Die Kräuter werden abgestielt (falls nötig), Altes und Welkes aussortiert, alles gewaschen und mit Hingabe trocken geschleudert. Es geht sicher auch nur mit einem Sieb und Abtropfen lassen, aber ich bin immer für die Spezialgerätschaft.

 

 

 

Raus kommt ein riesiger Haufen gewaschener Kräuter.

 

 

 

 

 

Bei der Zerkleinerung scheiden sich die Geister. Die hessische Hausfrau verwendete vermutlich ein klassisches Wiegemesser. Damit gehts sicher gut und lustig, hier hab ich allerdings eine Ausstattungslücke. Auch beim Grad der Zerkleinerung gibt es unterschiedliche Geschmäcker, ich mag’s fein, daher hacke ich mit dem großen Messer vor und lasse ansonsten ein weiteres Gerät für mich arbeiten. Es kann aber ein bißchen dauern!

 

Irgendwann sollte das so aussehen: deutlich weniger, aber immer noch sehr grün.

 

 

 

 

 

Zitronensaft dazu (von 1/2 – 1 Zitrone). Nicht zu viel, denn der Sauerampfer macht auch schon recht sauer.

 

 

 

 

 

 

Damit das ganze nun eine Grüne Soße wird, kommt Milchprodukt hinzu. Auch hier gibt’s unterschiedliche Varianten. Ganz falsch finde ich Quark und/oder purer Joghurt, das ist soll ja kein Kräuterquark. Richtig ist Saure Sahne oder Schmand, damit es etwas frischer ist tat ich noch etwas Joghurt dazu. Nächster Streitpunkt: Majonaise. Ich sage: ein Esslöffel auf jeden Fall. Dämpft die Säure. Und ein bißchen Senf. Pfeffer, Salz.

 

Farblich gehört das dann in etwa so.
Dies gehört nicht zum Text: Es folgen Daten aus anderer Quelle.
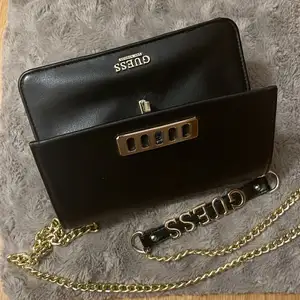 Classy evening handbag, colour black with golden chain strap and golden details. Size:7’’x4’’x5”. It has 6 different pockets, one of them with Zippers. Brand: Guess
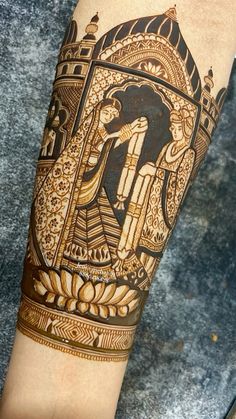 the arm is decorated with gold and black designs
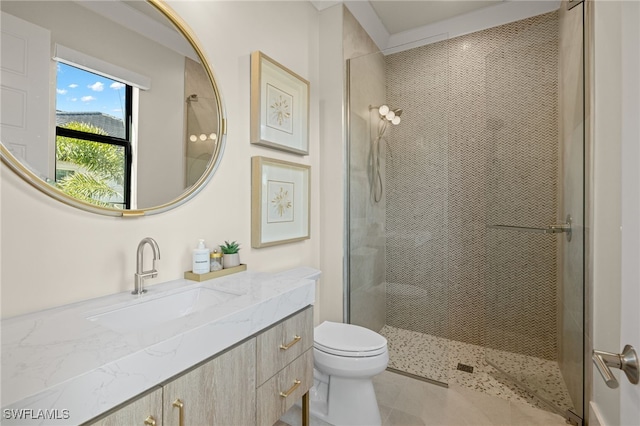 bathroom with vanity, toilet, and a tile shower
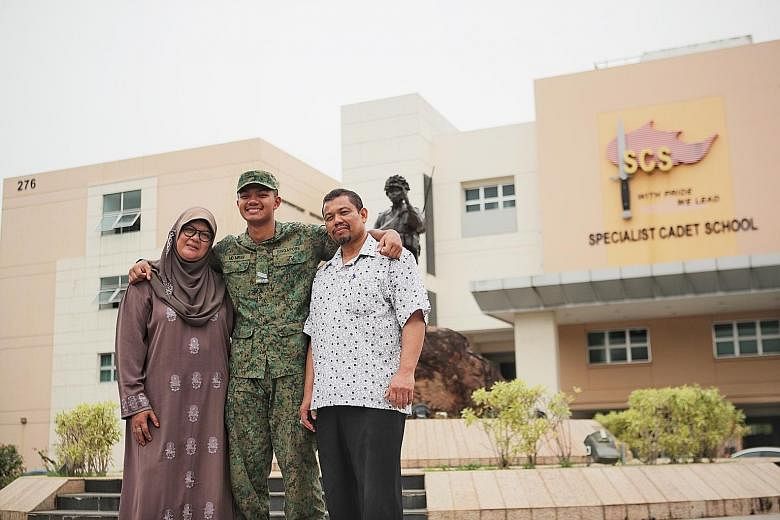 Specialist Cadet Muhammad Imran Azeman with his mother, Madam Rozanah Yassin, and father, Mr Azeman Rahmat, at Pasir Laba Camp yesterday. A photo of him (below) receiving a rifle with his muscular arms from his platoon commander during basic military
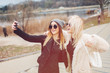 © sergiubirca - Outdoor lifestyle portrait of two best friends, smiling and having fun together, enjoy each other company posing and making selfie pictures to each other and share happiness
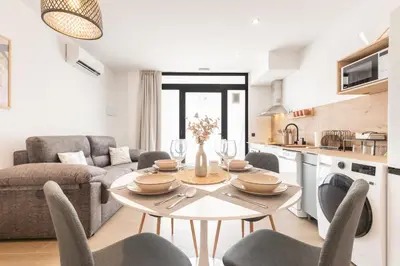 a kitchen and living room with a table and chairs at Suite Deluxe Valencia - Beach Apartments I in Valencia
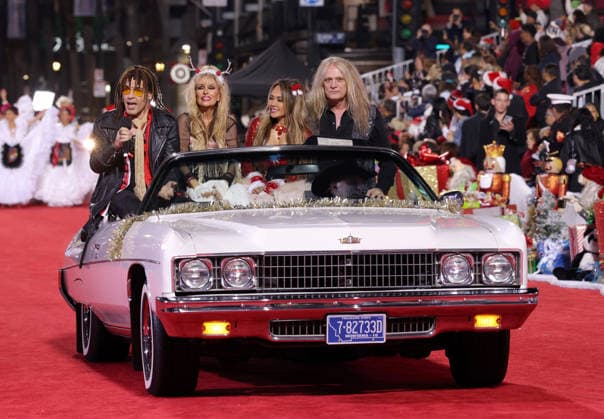 Jason Ebs, Janea Ebs, Suzanne Le Bach and Sebastian Bach cruise down Hollywood Blvd. during The 93rd Annual Hollywood Christmas Parade With Grand Marshal Luke Wilson In Support of Marine Toys for Tots in Los Angeles on Sunday, November 30, 2025.  LAP20251130749 GERGxGRUDT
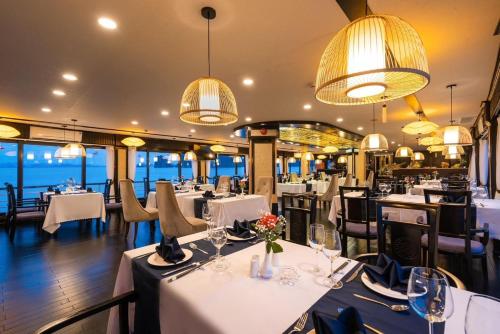 restauracja z białymi stołami, krzesłami i światłami w obiekcie Aquamarine Premium Cruise w Ha Long
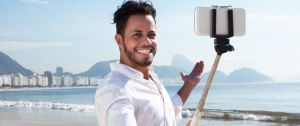 Jeune homme à la plage, se prenant en photo avec une perche à Selfie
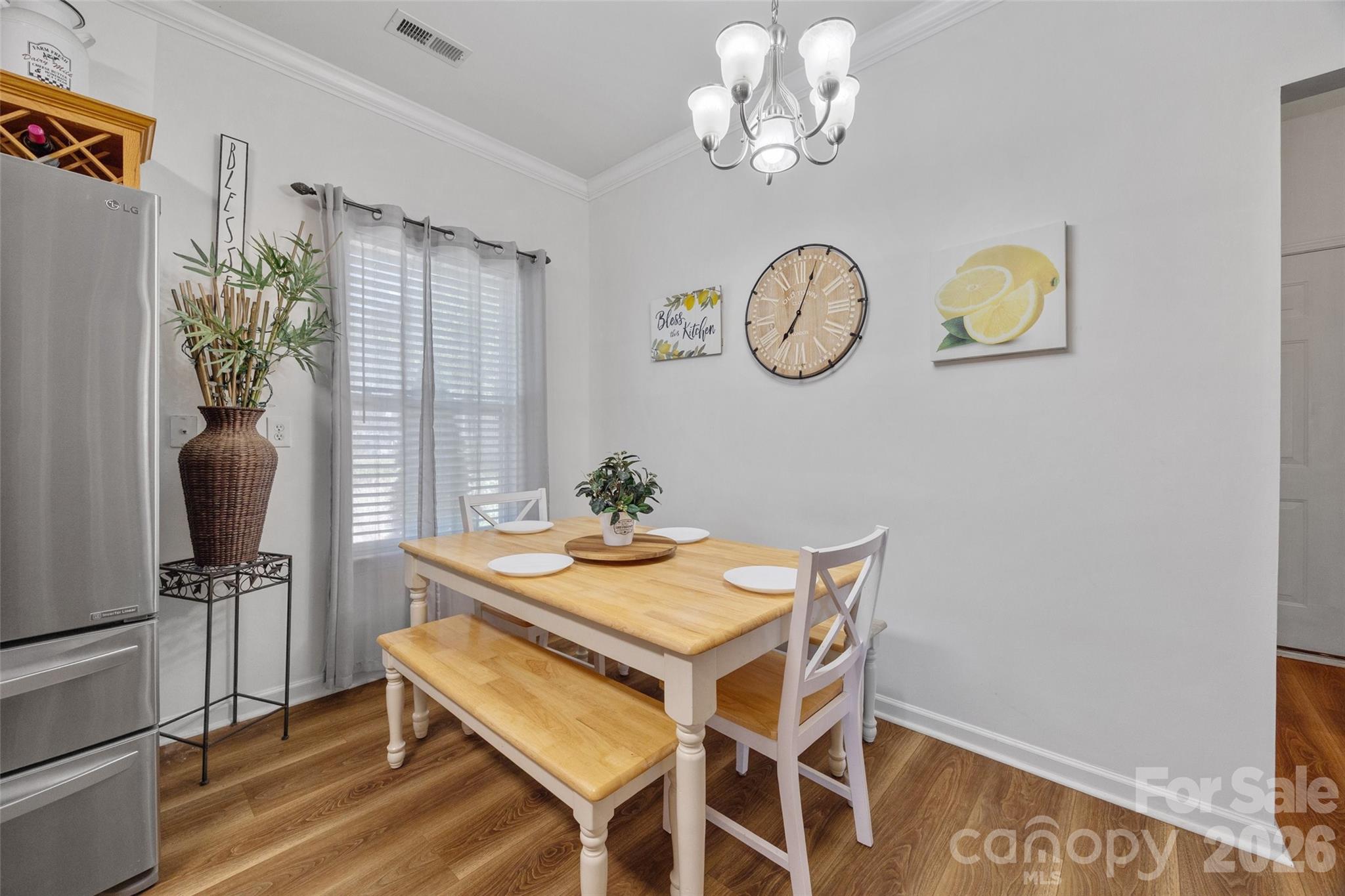 3419 Pickney Bluff Fort Mill, SC 29715 - Photo 10 of 36 a view of a dining room with furniture and a chandelier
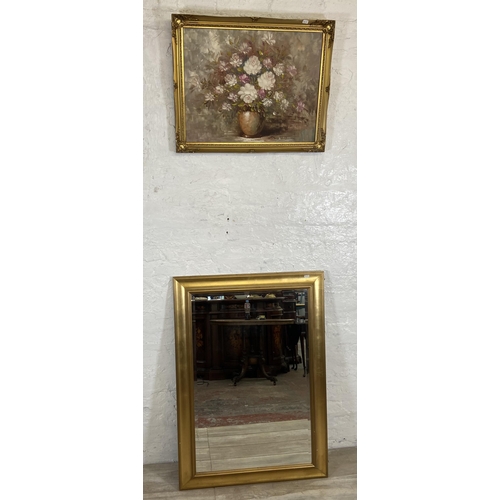 235 - Two items, one modern gilt framed bevel edge wall mirror and one mid 20th century gilt framed oil on... 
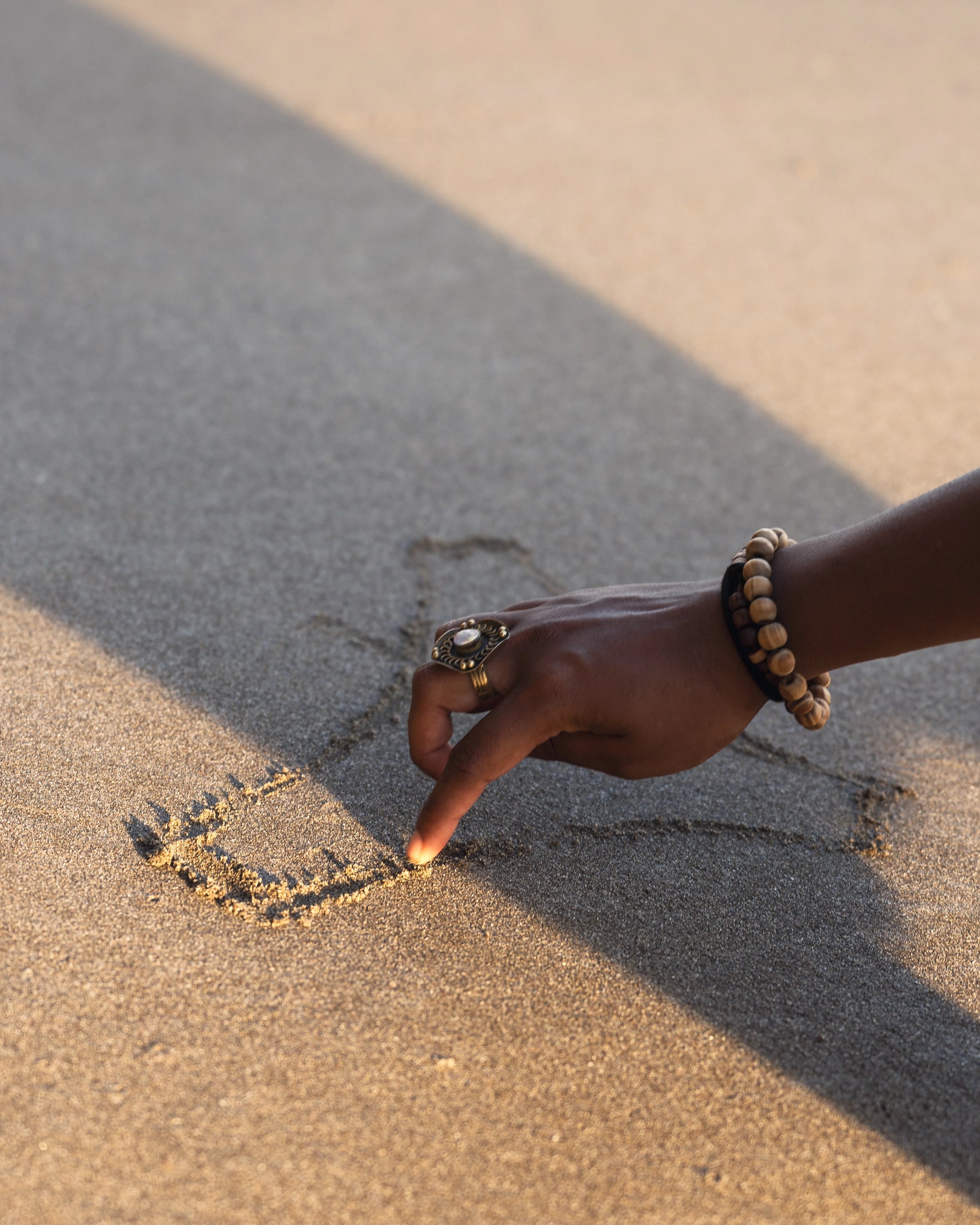 Hand sketching a Kiseau organic underwear in the sand on a beach
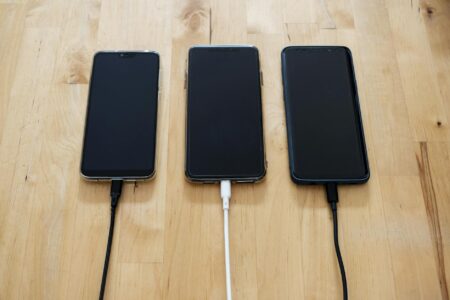Modern smartphone being charged wirelessly on a sleek charging stand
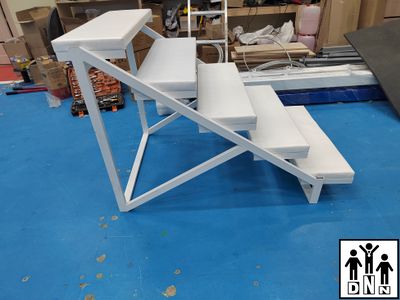 Ринг боксерский на помосте соревновательный, быстровозводимый, безболтовой (помост 7х7м, высота 1м (две лестницы), боевая зона 6х6м) DNN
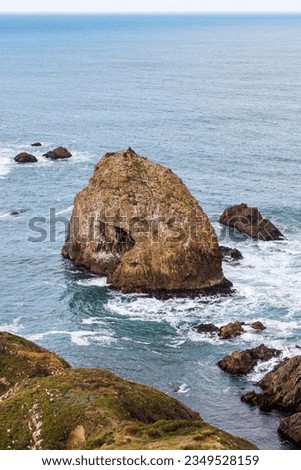 A photo taken of of the rocks sticking out the ocean at Nugget Point in the Caitlans, New Zealand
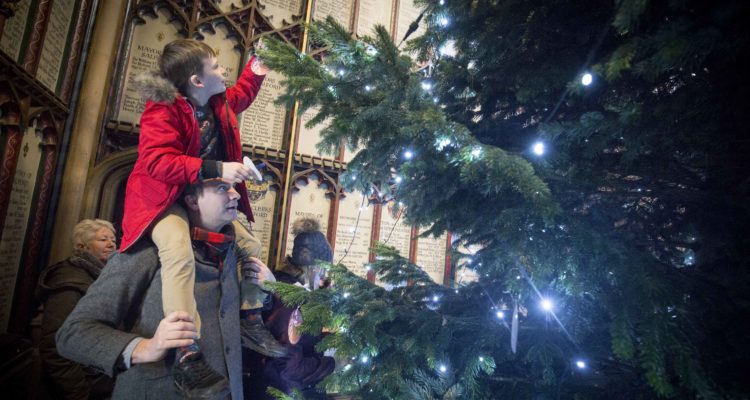 A child sits on their parent's shoulders to put a light on a tall christmas tree in the Cathedral.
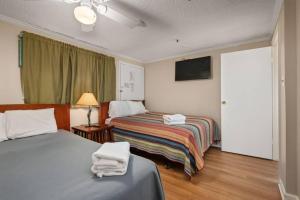 Ένα ή περισσότερα κρεβάτια σε δωμάτιο στο ML 335 Three BR Ski In Out Slopes +38 φωτογραφίες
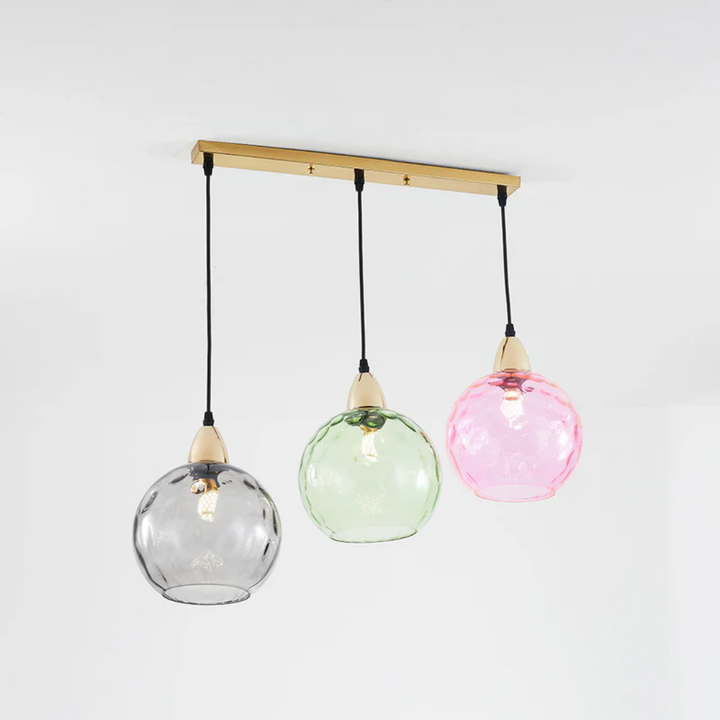 Unique 3-light pendant lamp, adding modern lighting to any interior design.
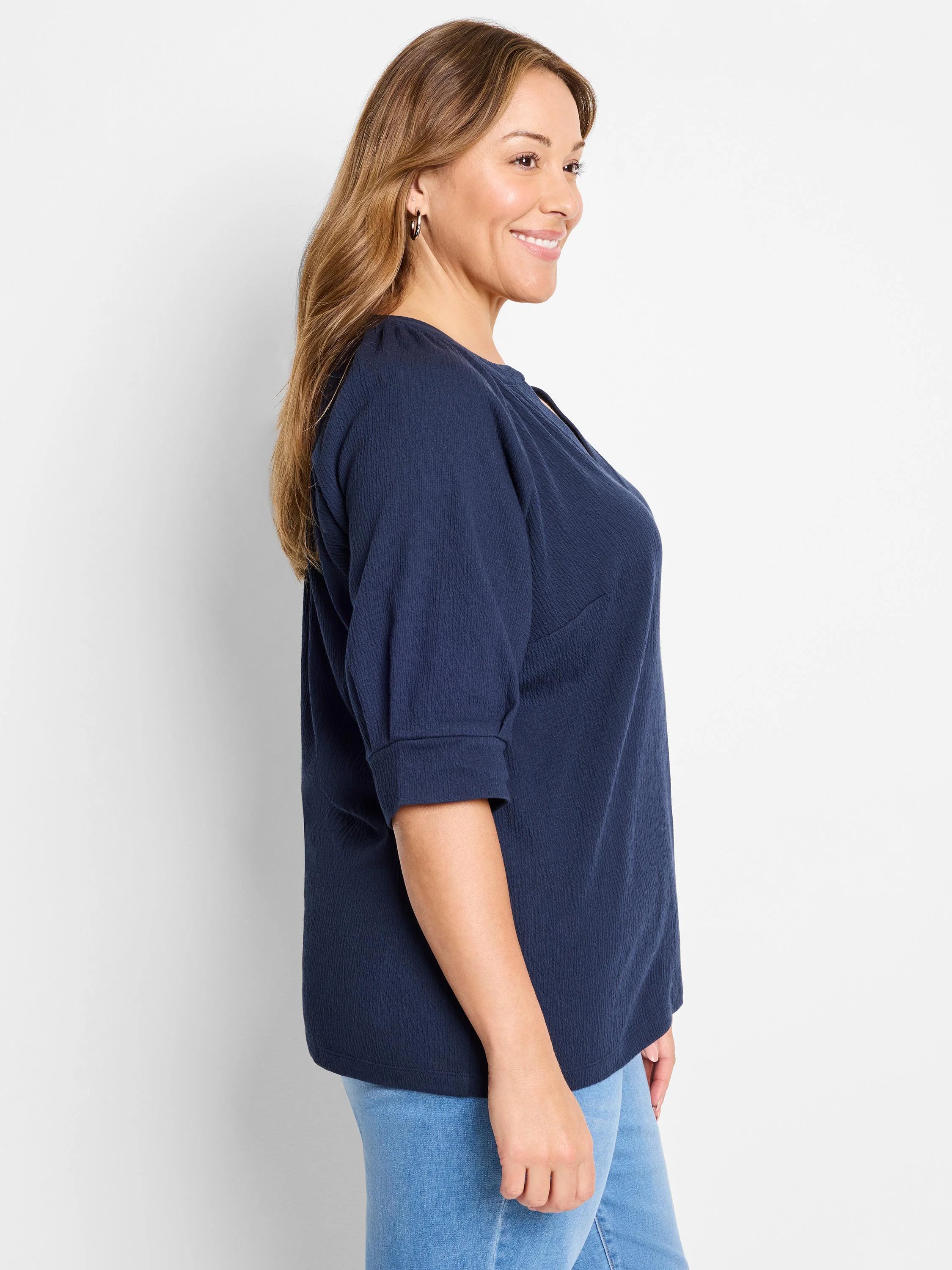 Dark navy blue, textured knit top. Three-quarter sleeves, round neckline with keyhole detail.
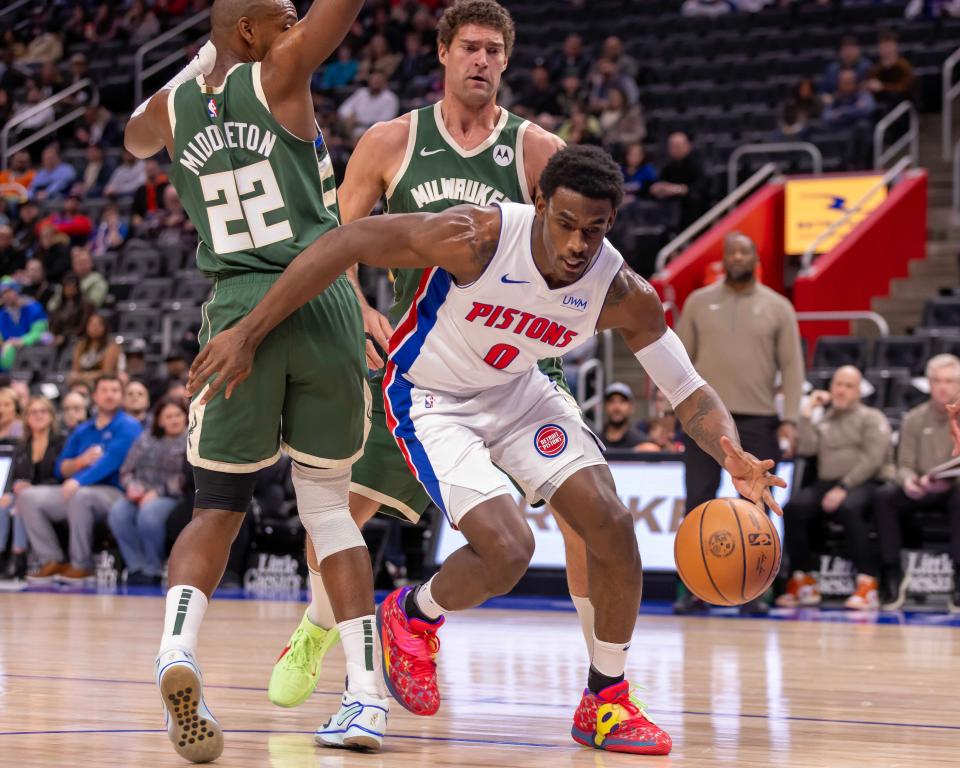 Jan 22, 2024; Detroit, Michigan, USA; Detroit Pistons center Jalen Duren (0) controls the ball next to Milwaukee Bucks forward Khris Middleton (22) during the first quarter at Little Caesars Arena. Mandatory Credit: David Reginek-USA TODAY Sports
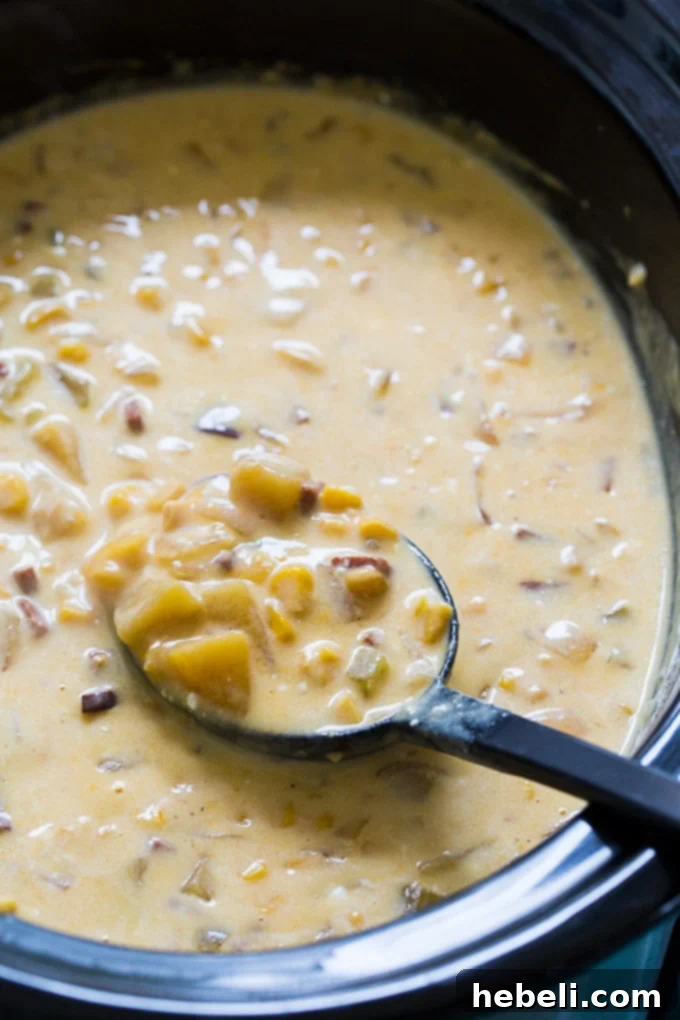 Slow Cooker Ham and Corn Chowder simmering in the pot, showcasing its hearty ingredients.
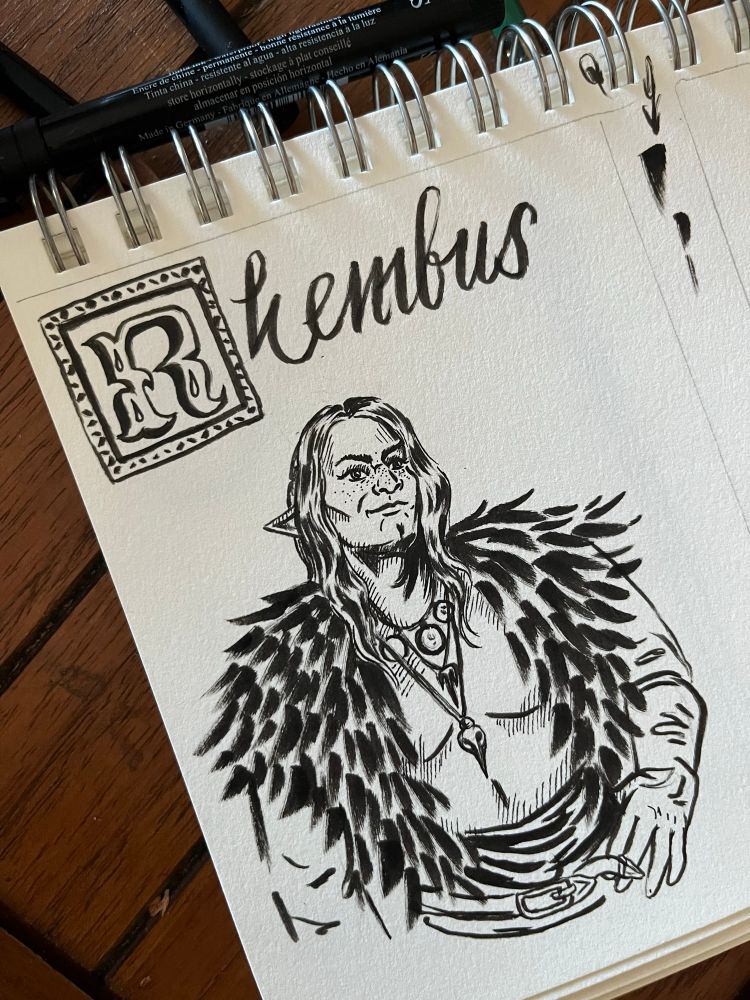 A sketchbook drawing in black ink of my OC elf Rook Rhembus wearing feathers and necklaces and gloves while smiling. His name Rhembus is above him in decorative letters 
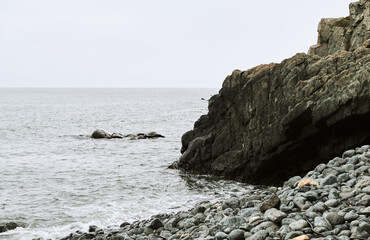 A Rocky Coastline with a Calm Sea on on Overcast Day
Die Appetitlichkeit ist wie bei vielen Traditionsgerichten wohl Ansichtssache.

 

 

 

 

 

Und das kommt dazu: gekochte Kartoffeln, gekochte Eier (manche zerhacken die Eier auch und tun sie direkt rein. Ich sage: Pfui!). Traditionell ist gekochtes Fleisch (Tafelspitz), seit neuestem in Frankfurter Lokalen auch Schnitzel, ich hab hier die vegetarische Variante. Die Sauße sieht leider etwas wie drübergekotzt aus – ich war so hungrig, da ging mir der Blick für die Ästethik ab.

Hier könnt ihr euch jetzt noch einen nachdenklichen Teil zu kulinarischen Traditionen und modernern Heimatbegriffen denken. Ich werde unterdessen was essen.